Working Parents Represent

Working Parents Represent: How Parenthood Influences the Legislative Agenda of Members of Congress

with Lisa A. Bryant

Under Contract with New York University Press

Research has found that female members of Congress introduce legislation often considered to address “women’s issues” - issues such as equality in the workplace including sexual harassment and the wage gap, women’s healthcare issues including reproductive rights and insurance coverages and social issues such as domestic violence at rates higher than men.  Were it not for women in Congress, many of these issues may never be part of the public discourse or legislative agenda. However, many of these issues are not necessarily on the minds of all women but rather relate to their role as mothers. Our work finds in particular that women with young children are more likely to sponsor children and family-centered bills than women with adult children or without children. We also further explore the question of parenthood as a descriptive characteristic by expanding our study to include data on male members of Congress, as well as more detailed examination of bill content. We find that parental identity works differently for men and women, where mothers of young children sponsor more child and family legislation per session than mothers of adult children, women with no children, and all men, though there is some slight variation within men.
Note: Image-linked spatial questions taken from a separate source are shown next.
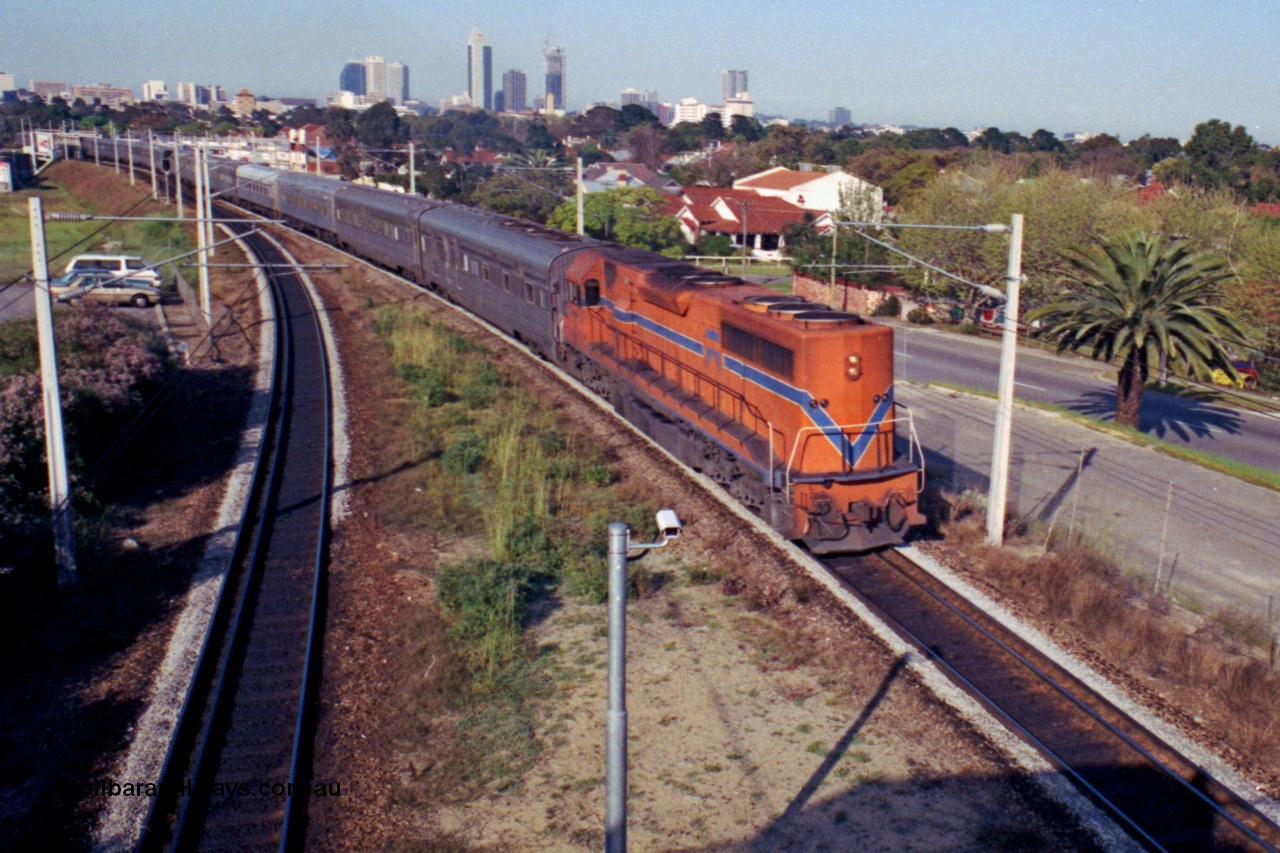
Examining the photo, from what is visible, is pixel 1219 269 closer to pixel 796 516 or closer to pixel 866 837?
pixel 796 516

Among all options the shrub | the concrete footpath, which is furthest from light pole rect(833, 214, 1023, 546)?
the shrub

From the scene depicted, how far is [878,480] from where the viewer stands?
1433 cm

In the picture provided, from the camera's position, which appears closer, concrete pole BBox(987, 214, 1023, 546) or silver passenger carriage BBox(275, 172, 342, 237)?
concrete pole BBox(987, 214, 1023, 546)

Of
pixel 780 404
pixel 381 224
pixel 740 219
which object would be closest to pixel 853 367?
pixel 780 404

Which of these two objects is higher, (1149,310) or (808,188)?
(808,188)

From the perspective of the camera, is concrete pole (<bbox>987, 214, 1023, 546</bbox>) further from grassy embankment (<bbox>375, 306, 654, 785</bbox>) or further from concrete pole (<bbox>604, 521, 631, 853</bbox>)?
concrete pole (<bbox>604, 521, 631, 853</bbox>)

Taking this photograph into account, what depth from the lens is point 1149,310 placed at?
23156mm

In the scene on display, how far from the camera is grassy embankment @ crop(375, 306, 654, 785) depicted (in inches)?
432

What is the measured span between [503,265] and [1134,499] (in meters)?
16.1

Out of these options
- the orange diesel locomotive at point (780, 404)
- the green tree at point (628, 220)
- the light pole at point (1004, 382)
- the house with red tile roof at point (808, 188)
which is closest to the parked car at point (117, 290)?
the green tree at point (628, 220)

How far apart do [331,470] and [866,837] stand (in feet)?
43.8

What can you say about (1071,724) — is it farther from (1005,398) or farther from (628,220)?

This analysis of fathers allows for a stronger test of the independent effect of parenthood as a descriptive characteristic. In turn, this study broadens our understanding of how legislators prioritize and approach policy issues, which ultimately impact their citizenry. Examination of bill content also allow us to understand if parents are more likely to sponsor bills that are use language that is more expansive or restrictive in terms of services and protections for children and families, or if this is largely a function of ideology.